An interesting thing happens in the latter half of Don’t Leave Me Alone, Daisy – the show shifts points of view from Techno to Hitomi. The early episodes were mostly catalogs of atrocities against Hitomi, and while she was definitely sympathetic, she was also somewhat anonymous. The latter half, as she’s been developing feelings for Techno she’s also become the main focus of the show – it isn’t about some weirdo science kid, it’s about a young girl who has a weirdo science kid infatuated with her.
This episode also brings some of Techno’s more disturbing habits into a more understandable, if not sympathetic light. Here’s what happens: Techno picks up Hitomi and sort of forces her to go with him on a bike ride. I say “sort of” because she ends up having a good time…until they break through the fourth dimension and zoom into the past, right into Techno’s nuclear fallout shelter.
Here, lil’ Techno believes that Hitomi is his mother, and he proceeds, in inimitable Techno fashion, to tie her up so she can’t go away.
Techno tries to rescue her, blah blah blah. What’s interesting here, though, is that Hitomi, far from being repulsed by the little tyke, believes that he is the product of a future union between her and Techno and so loves him like the son she believes him to be. She tries to teach him not to tie people up, or that he should try and make friends that he hasn’t genetically engineered in his lab. Things any mom would worry about.
Here a kind of paradox is introduced: Techno met Hitomi when he was young, so I suppose that when he saw her later, repressed affection was triggered, and he thus tries to capture Hitomi (rather than win her) because he’s deeply afraid that she’ll run away again. Couple this with Techno’s obviously amorous (albeit clinical) intentions, and you could probably get yourself knee-deep in a Freudian quagmire. So let’s sidestep that.

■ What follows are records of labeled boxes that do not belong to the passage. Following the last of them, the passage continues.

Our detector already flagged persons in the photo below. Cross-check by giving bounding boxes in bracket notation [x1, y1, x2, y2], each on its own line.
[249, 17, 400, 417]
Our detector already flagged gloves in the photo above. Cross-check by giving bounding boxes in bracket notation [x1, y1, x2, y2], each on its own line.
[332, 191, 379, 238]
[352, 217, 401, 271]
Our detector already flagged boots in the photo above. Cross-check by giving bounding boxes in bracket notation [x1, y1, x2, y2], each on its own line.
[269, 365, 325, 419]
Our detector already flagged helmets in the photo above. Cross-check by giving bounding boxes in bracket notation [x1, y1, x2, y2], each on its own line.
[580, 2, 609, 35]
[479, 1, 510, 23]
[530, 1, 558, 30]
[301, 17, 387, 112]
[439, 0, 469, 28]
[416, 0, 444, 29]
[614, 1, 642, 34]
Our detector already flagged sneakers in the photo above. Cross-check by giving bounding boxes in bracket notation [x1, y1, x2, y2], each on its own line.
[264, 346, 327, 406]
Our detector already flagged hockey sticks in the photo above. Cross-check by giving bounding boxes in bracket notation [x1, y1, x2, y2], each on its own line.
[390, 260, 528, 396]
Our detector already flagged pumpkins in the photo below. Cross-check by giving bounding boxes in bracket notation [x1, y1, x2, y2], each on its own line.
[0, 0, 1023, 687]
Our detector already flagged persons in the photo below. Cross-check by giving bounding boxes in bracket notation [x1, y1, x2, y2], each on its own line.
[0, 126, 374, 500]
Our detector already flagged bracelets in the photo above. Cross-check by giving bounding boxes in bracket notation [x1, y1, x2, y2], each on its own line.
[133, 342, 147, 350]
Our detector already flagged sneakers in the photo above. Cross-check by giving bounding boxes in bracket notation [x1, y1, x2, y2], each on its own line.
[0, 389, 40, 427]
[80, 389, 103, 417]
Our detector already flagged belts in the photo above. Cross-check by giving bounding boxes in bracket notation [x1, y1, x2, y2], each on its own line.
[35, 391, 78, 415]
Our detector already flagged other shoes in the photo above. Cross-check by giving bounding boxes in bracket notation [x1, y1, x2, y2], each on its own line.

But therein lies the sophisticated switch the show has pulled – it is ostensibly about Hitomi being trapped by Techno, but Techno himself is trapped in a sort of affectionate web for Hitomi, an attraction that strikes him deeper than normal teenage puppy love. Hitomi’s constant fears that when her non-alien nature is revealed, it will turn Techno off, as well as her fantasies of marriage, strengthen the idea that she is really the show’s central figure. All actions aren’t predicated upon Techno’s obsession (which becomes one-note and unchanging throughout), but rather upon Hitomi’s developing affections.
So let’s see the next episode go and ruin everything.